Obama traz mais uma constatação precisa para o debate. “Todo afroamericano com sucesso significativo carrega um fardo a mais. Muitas vezes, os EUA aceitam rapidamente um Michael Jordan ou um Barack Obama, desde que não seja polêmico com questões mais amplas de justiça social.” Funciona da mesma forma no Brasil. O negro que se posiciona, que levanta a voz perante o racismo, logo é visto como personalidade problemática, não raro como arrogante. Esportistas que desafiaram as estruturas racistas tiveram a carreira prejudicada ou a reputação em xeque simplesmente por remar em direção contrária à do sistema.
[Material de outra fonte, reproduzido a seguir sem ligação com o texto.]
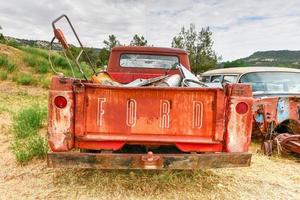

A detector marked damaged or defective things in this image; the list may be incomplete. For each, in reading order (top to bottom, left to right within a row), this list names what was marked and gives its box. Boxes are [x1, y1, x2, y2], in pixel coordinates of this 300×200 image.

rusty red truck [46, 14, 253, 170]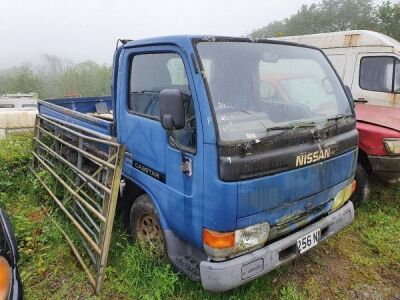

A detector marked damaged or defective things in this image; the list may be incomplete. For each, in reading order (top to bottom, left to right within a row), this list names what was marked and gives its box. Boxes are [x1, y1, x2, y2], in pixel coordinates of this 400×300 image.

rusty metal surface [29, 114, 124, 292]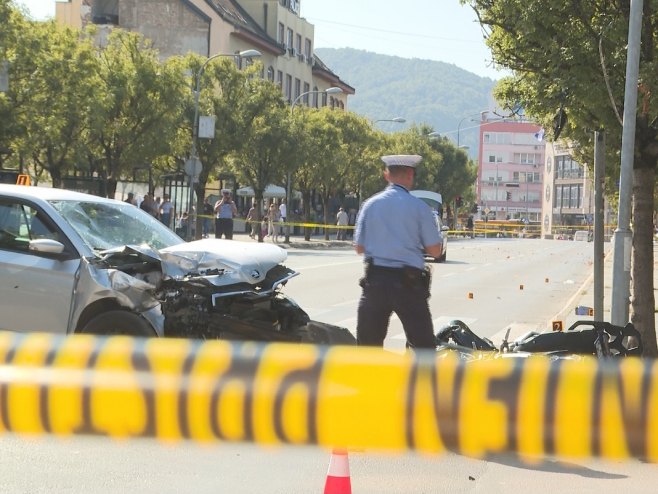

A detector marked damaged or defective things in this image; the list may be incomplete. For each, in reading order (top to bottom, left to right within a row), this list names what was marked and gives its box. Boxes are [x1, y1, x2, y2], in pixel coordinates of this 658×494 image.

damaged silver car [0, 184, 354, 344]
crashed motorcycle [434, 318, 644, 356]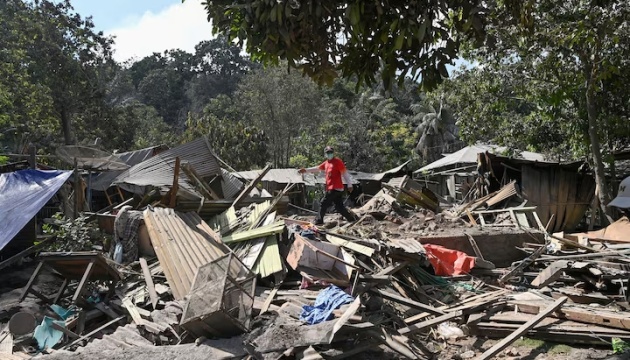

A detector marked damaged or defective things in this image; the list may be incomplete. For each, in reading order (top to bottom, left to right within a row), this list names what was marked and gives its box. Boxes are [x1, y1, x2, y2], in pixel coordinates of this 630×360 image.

broken furniture [19, 252, 121, 306]
rusted metal sheet [143, 207, 230, 300]
broken furniture [180, 252, 256, 338]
Jordan e Pelé eram e continuam sendo conscientes de seu tamanho. Sabem que a tomada de posição para homens negros não implica apenas em risco econômico, mas em ruptura com um padrão de comportamento que boa parte da sociedade espera deles. Questionar posturas e contradições de figuras públicas faz parte do jogo democrático. Mas é injusto medir os dois maiores atletas da história por suas omissões e falhas pessoais, geralmente utilizadas por oportunistas para destruir a imagem que preservam como ídolos. O racismo não pode apagar o simbolismo nem desmerecer o poder de representatividade das referências negras mais populares do esporte.